California Man Gets 6.5 Years in Theft Case
A U.S. federal court sentenced California resident Marlon Ferro, known online as GothFerrari, to 78 months in prison for his role in a nationwide crypto theft operation that stole more than $250 million in digital assets. The 20-year-old must also complete three years of supervised release and repay $2.5 million to victims.
Prosecutors said the criminal group primarily used social engineering, and when online scams and hacking attempts failed, investigators said Ferro physically broke into victims’ homes to steal hardware wallets.
Authorities said the group targeted wealthy cryptocurrency holders through hacked databases, fake phone calls, money laundering and burglaries between late 2023 and early 2025. In one case, Ferro allegedly traveled to Texas in February 2024 and stole a hardware wallet containing about 100 bitcoin worth more than $5 million at the time. He later allegedly broke into another home in New Mexico searching for crypto storage devices.
Police arrested Ferro in May 2025 after surveillance footage linked him to the crimes. Officers found firearms and fake identification documents in his possession. Ferro pleaded guilty in October 2025 to participating in a criminal organization involved in fraud and theft.
Prosecutors Seek 20-Year Prison Sentence for Delio CEO
South Korean prosecutors sought to sentence Delio CEO Jeong Sang-ho to 20 years in prison over allegations tied to the collapse of the crypto deposit platform, reported Yonhap News Agency.
Prosecutors made the request during closing arguments at the Seoul Southern District Court, accusing Jeong of violating South Korea’s law on major financial crimes.
Authorities allege that Jeong misused about 250 billion won – or $168.8 million – in cryptocurrency assets belonging to nearly 2,800 customers between August 2021 and June 2023. Delio suddenly suspended customer withdrawals in June 2023, leaving users unable to access their funds.
The case is linked to wider disruptions in South Korea’s crypto sector following the collapse of crypto exchange FTX. Prosecutors previously sought an arrest warrant for a figure identified only as Bang, a major shareholder in B&S Holdings. Investment firm Haru Invest had blamed B&S Holdings for financial problems that contributed to service suspensions, claiming losses of 350 billion won or $236 million tied to FTX’s failure.
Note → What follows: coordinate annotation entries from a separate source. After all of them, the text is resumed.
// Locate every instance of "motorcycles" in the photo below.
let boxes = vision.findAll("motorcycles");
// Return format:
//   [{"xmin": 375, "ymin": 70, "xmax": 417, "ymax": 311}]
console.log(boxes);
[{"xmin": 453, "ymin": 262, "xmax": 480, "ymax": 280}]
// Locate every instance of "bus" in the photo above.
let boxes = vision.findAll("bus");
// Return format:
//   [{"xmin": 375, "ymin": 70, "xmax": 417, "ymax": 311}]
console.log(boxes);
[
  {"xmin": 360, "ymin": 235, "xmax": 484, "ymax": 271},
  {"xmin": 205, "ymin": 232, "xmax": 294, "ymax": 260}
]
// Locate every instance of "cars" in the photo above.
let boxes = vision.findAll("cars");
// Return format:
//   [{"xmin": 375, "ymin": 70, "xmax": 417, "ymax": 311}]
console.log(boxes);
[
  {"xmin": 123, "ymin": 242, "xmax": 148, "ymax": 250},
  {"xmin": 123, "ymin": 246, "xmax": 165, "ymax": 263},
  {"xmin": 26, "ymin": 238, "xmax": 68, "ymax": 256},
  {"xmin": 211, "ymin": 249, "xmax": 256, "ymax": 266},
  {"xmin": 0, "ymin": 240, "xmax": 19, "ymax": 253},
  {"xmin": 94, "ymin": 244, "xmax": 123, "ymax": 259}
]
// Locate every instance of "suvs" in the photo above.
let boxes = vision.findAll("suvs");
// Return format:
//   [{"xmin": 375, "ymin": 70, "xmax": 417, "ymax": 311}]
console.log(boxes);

Prosecutors also accused Jeong of misleading customers and refusing to cooperate during the investigation. While Jeong’s defense team said it would work to compensate customers if he is acquitted, affected users have urged the court to hand down a harsh sentence. The court will issue its ruling on July 16.
North Korea Asserts It’s Not a Crypto Thief
North Korea asserted it’s not a crypto thief even as blockchain investigators say hacking groups linked to the country stole about $577 million in digital assets during the first four months of 2026.
A spokesperson for North Korea’s Foreign Ministry chalked up its reputation as the world’s foremost flincher of digital assets to “U.S. government organs, reptile media organs and plot-breeding organizations.”
The wildly unbelievable statement comes as blockchain intelligence firm TRM Labs reported a sharp rise in North Korea-linked crypto theft. TRM said groups tied to the regime accounted for 76% of global cryptocurrency hack losses between January and April 2026. Two major attacks in April drove most of the losses: a $292 million exploit involving KelpDAO and a $285 million breach targeting Drift Protocol (see: North Korean Hackers Stole Three Quarters of All Hack Value So Far This Year).
TRM linked the KelpDAO attack to TraderTraitor, a hacking operation associated with the Lazarus Group, which Western authorities have long connected to North Korea. Since 2017, North Korean-linked actors have allegedly stolen more than $6 billion in cryptocurrency.
The stolen funds help finance North Korea’s nuclear weapons and ballistic missile programs.